🤖 AI Summary
This work addresses a critical limitation in existing retrieval-augmented reasoning methods, which often neglect dependencies among sub-skills and rely excessively on strong-model distillation, leading to early derailment in multi-hop retrieval due to initial noise. To mitigate this, the authors propose a structured planning (Plan) mechanism that decomposes the original question into an ordered sequence of sub-questions prior to retrieval, ensuring each retrieval step targets a well-defined objective. They further introduce a distillation-free bootstrapping framework, wherein a small-scale seed model generates high-quality reasoning trajectories to activate the planning capability of larger models. Notably, the study reveals for the first time that identical reward signals induce heterogeneous reinforcement learning failure modes across models of different scales.
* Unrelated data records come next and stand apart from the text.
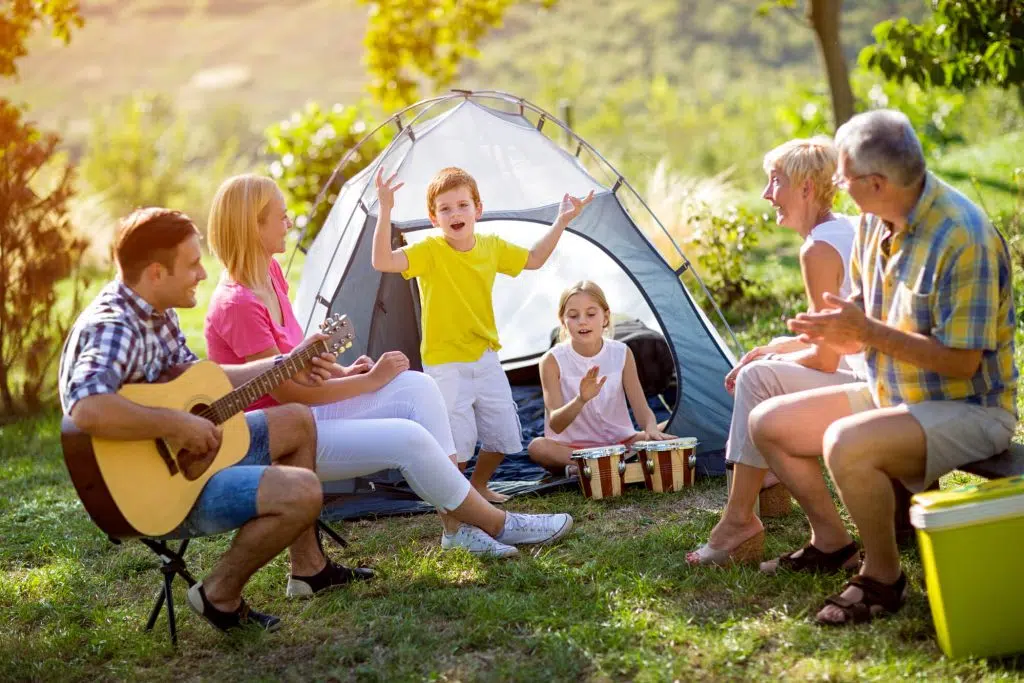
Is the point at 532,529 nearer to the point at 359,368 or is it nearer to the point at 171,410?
the point at 359,368

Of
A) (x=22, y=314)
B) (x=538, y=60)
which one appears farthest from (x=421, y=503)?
(x=538, y=60)

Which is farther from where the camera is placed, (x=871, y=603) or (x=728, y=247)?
(x=728, y=247)

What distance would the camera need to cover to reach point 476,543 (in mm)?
3562

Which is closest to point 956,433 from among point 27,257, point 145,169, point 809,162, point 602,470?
point 809,162

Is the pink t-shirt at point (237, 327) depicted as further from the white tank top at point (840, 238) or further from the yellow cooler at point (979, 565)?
the yellow cooler at point (979, 565)

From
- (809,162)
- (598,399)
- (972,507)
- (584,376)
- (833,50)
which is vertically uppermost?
(833,50)

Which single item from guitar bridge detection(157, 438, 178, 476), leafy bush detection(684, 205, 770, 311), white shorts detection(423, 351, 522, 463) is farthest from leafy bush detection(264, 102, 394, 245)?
guitar bridge detection(157, 438, 178, 476)

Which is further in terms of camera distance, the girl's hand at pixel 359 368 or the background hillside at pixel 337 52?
the background hillside at pixel 337 52

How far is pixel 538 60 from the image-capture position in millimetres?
32125

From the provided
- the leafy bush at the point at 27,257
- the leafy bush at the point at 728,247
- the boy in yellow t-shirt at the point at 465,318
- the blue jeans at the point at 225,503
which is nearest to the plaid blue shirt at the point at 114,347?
the blue jeans at the point at 225,503

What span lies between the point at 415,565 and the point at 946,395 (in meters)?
1.72

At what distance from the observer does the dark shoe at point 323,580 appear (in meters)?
3.34

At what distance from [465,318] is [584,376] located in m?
0.64

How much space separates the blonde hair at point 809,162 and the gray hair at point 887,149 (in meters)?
0.65
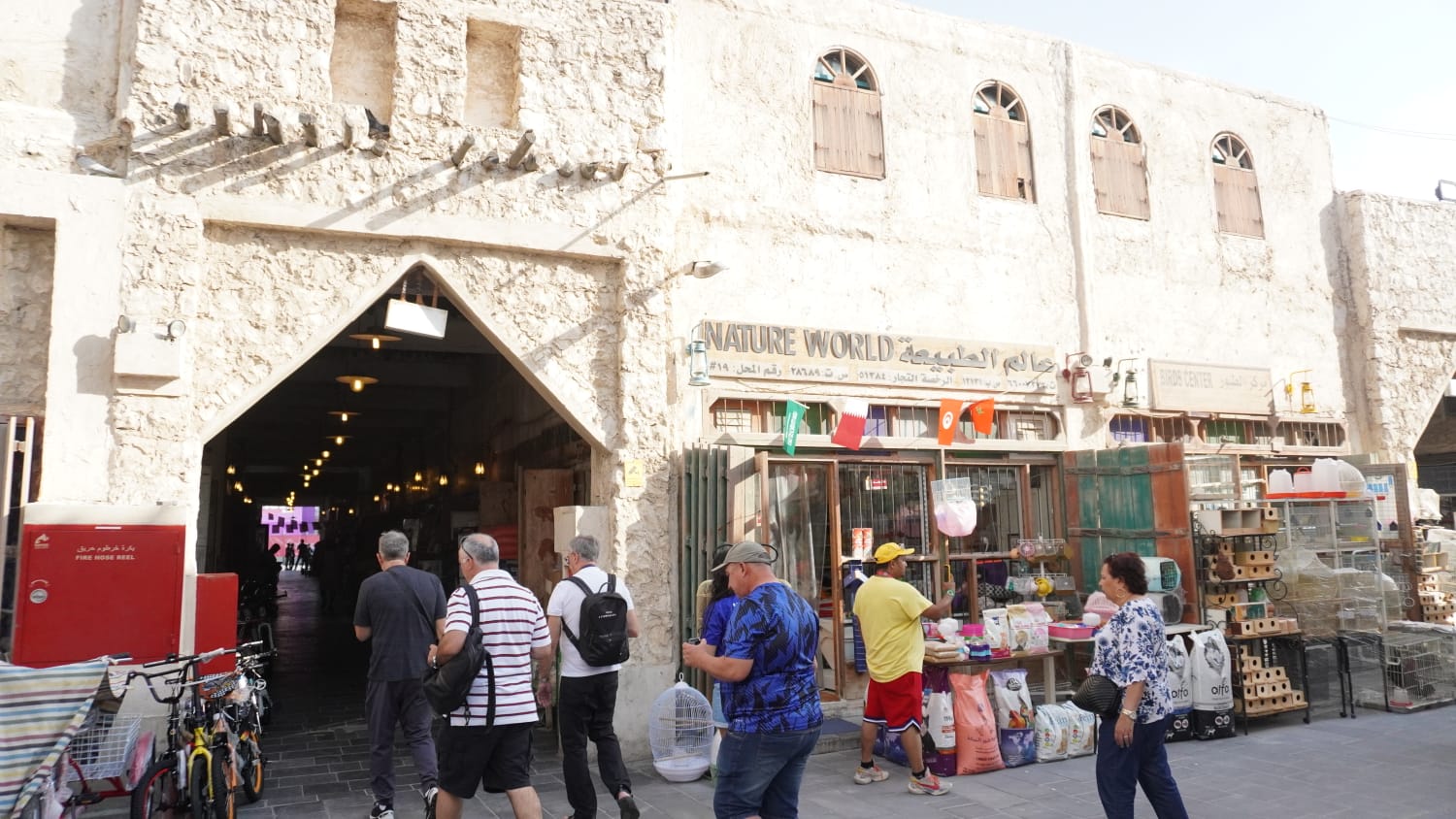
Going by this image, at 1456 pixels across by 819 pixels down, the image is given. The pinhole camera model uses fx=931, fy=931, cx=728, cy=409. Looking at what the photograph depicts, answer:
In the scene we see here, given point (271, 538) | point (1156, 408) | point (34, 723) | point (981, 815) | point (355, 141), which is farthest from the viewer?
point (271, 538)

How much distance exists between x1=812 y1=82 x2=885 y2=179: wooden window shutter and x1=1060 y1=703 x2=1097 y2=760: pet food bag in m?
5.77

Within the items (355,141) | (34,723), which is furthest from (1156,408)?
(34,723)

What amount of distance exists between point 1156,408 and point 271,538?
38.6 m

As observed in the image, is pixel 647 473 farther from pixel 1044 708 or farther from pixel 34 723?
pixel 34 723

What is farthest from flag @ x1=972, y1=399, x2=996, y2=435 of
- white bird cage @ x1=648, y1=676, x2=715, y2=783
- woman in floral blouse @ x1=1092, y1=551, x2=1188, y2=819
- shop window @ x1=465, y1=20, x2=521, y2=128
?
shop window @ x1=465, y1=20, x2=521, y2=128

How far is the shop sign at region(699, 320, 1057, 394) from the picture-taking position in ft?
29.8

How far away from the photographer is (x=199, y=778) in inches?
221

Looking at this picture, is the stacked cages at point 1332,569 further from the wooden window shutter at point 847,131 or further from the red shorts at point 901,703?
the wooden window shutter at point 847,131

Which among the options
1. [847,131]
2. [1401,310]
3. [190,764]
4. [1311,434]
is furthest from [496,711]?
[1401,310]

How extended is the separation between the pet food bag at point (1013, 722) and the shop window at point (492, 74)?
6.54m

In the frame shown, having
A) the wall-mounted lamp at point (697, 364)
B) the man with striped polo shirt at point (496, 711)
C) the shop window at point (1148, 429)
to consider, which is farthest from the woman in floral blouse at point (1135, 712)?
the shop window at point (1148, 429)

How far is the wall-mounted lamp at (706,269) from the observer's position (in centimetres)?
874

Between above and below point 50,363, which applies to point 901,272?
above

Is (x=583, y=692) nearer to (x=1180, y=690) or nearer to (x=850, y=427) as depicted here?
(x=850, y=427)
The approach consistently activates the Plan mechanism across models ranging from 3B to 14B parameters and achieves sustained improvements over current baselines on multi-hop question answering benchmarks.
📝 Abstract
Training large language models as retrieval-augmented reasoning agents typically combines reinforcement learning with an SFT cold start distilled from a stronger model. However, this paradigm overlooks two fundamental factors: the dependency structure among sub-skills, and the possibility that distillation is not the only route to capability acquisition. We study this through Plan, a structured agentic behavior for multi-hop retrieval that decomposes a question into ordered sub-questions before any retrieval is performed, so that each search step can be anchored to a pre-designed sub-question instead of drifting under the influence of partially relevant documents retrieved earlier. However, across three model families spanning 3B to 14B parameters, we find that an identical reward signal induces qualitatively different RL failure modes. This phenomenon indicates that successful training hinges not only on reward design but also on model-specific feasibility conditions: sufficient initial entropy, training stability, and prerequisite sub-skills. Motivated by this, we propose a self-bootstrapping paradigm in which a small-scale seed model generates filtered trajectories that activate Plan in any target model, eliminating the need for distillation from an external stronger model. Our pipeline activates Plan across every tested model and consistently outperforms competitive baselines on multi-hop QA benchmarks.